▶ [文書抜粋]

===============

今回の臨床症例は右足関節の背屈困難、筋出力低下、感覚鈍麻の例を紹介します。
年齢:40代
性別:女性
主訴:右足関節の背屈困難
主観的情報:一ヶ月前朝起きたら突然発症、 階段の昇りができない、下腿屈筋側の感覚がない、足関節の背屈ができない
客観的情報:浅腓骨神経患側肥大(エコー観察)、筋力テスト:母趾背屈異常、足関節背屈異常、膝関節屈曲正常、足関節底屈正常
腰部レントゲン異常なし、MRIはまだ検査していない、近隣の総合病院にて神経障害かもしれないと言われた
評価:神経障害+MPS
施術方法:鍼によるエコーガイド下リリース
施術部位:総腓骨神経周り、腓骨筋、前脛骨筋、ハムスト
施術計画:3回治療してみてまったく変化がなければ精密検査
施術経過
1回目:エコーガイド下にて総腓骨神経とその周囲筋を刺鍼。
2回目:全く変化なし。前回同様に総腓骨神経周り、脛骨神経、前脛骨筋、腓骨筋に刺鍼。
3回目:変化なしだが、少し足が軽くなってきたような気がする。
4回目:動きが改善してきた。背屈可動域向上。足も軽い。

===============

▶ [作業指示]
**a)** 足関節の症例報告の「今回の臨床症例は右足関節の背屈困難、筋出力低下、感覚鈍麻の例を紹介します。」から「1回目:エコーガイド下にて総腓骨神経とその周囲筋を刺鍼。」までを、両端を含めて一字一句そのまま書き出してもらえますか?
**b)** 足関節の症例報告の続きを、最後の文のあとから書いてもらえますか?
これらの行は足関節の症例報告とは無関係です。

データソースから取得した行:
===============

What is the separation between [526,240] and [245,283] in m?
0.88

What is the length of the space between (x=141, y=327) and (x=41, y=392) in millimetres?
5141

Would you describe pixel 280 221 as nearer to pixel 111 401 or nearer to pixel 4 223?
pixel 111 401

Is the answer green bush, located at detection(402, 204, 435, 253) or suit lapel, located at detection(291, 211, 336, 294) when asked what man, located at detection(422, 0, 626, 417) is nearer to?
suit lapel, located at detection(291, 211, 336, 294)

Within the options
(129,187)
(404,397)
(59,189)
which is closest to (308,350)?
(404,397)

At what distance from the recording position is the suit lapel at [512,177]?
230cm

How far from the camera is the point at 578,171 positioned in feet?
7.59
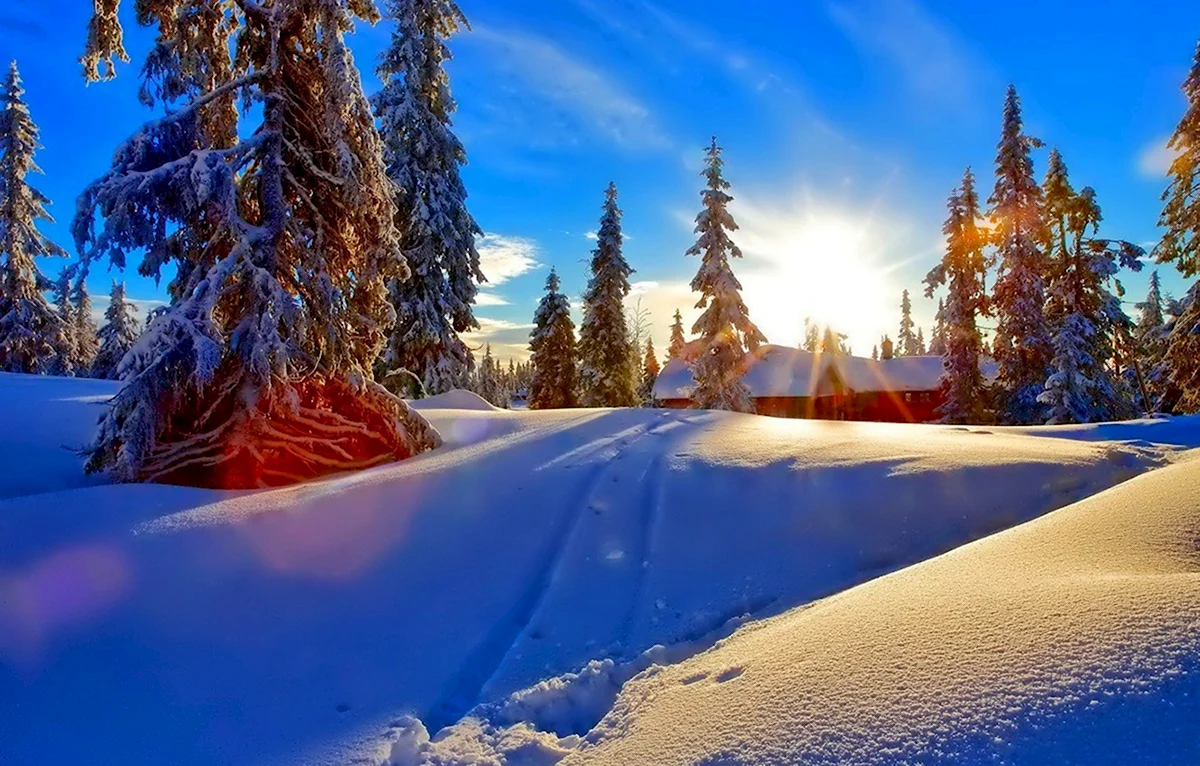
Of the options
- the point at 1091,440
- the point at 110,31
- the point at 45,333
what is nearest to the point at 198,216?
the point at 110,31

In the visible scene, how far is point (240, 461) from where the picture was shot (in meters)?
5.99

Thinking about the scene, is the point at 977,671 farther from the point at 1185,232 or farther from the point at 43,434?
the point at 1185,232

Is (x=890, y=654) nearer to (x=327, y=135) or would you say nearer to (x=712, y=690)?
(x=712, y=690)

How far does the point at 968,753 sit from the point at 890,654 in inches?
24.9

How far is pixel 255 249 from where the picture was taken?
6363 mm

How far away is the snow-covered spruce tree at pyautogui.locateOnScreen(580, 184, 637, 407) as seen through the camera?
1190 inches

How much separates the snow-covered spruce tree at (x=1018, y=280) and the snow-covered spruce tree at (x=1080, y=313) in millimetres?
444

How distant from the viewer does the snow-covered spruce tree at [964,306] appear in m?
25.5

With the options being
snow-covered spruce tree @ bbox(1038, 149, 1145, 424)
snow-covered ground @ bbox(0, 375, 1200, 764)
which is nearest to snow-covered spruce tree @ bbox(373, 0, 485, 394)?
snow-covered ground @ bbox(0, 375, 1200, 764)

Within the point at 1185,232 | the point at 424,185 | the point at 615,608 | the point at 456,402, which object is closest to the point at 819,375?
the point at 1185,232

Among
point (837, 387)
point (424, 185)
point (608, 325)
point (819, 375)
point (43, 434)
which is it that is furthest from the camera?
point (819, 375)

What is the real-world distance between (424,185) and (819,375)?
91.9ft

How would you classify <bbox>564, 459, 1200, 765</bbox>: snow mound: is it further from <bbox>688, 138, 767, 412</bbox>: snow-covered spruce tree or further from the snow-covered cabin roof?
the snow-covered cabin roof

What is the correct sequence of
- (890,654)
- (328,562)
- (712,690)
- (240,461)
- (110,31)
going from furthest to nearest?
1. (110,31)
2. (240,461)
3. (328,562)
4. (712,690)
5. (890,654)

===============

▶ [解答]
**a)**
今回の臨床症例は右足関節の背屈困難、筋出力低下、感覚鈍麻の例を紹介します。
年齢:40代
性別:女性
主訴:右足関節の背屈困難
主観的情報:一ヶ月前朝起きたら突然発症、 階段の昇りができない、下腿屈筋側の感覚がない、足関節の背屈ができない
客観的情報:浅腓骨神経患側肥大(エコー観察)、筋力テスト:母趾背屈異常、足関節背屈異常、膝関節屈曲正常、足関節底屈正常
腰部レントゲン異常なし、MRIはまだ検査していない、近隣の総合病院にて神経障害かもしれないと言われた
評価:神経障害+MPS
施術方法:鍼によるエコーガイド下リリース
施術部位:総腓骨神経周り、腓骨筋、前脛骨筋、ハムスト
施術計画:3回治療してみてまったく変化がなければ精密検査
施術経過
1回目:エコーガイド下にて総腓骨神経とその周囲筋を刺鍼。

**b)**
5回目:良好。背屈動作正常。感覚鈍麻だけ残るが卒業。
施術結果
年末年始を挟んだので5回目の治療までで約一ヶ月かかりました。
3回目の治療から改善が見られ始め、
5回目の時点では背屈の左右差がまったく認められないほどに回復されました。
感覚鈍麻は少し残りましたが、大変満足されて卒業しました。
筋出力低下や感覚異常は難しい症状ですが、
発症してからできるだけ早く施術することで回復する可能性もあります。
エコーを用いることで神経周りや周辺の組織へ正確にアプローチすることが可能になりましたので、
今後も症例を重ね、鍼灸適応・不適応の見極めをした上で
難しい症状でも改善率も向上させていければと思います。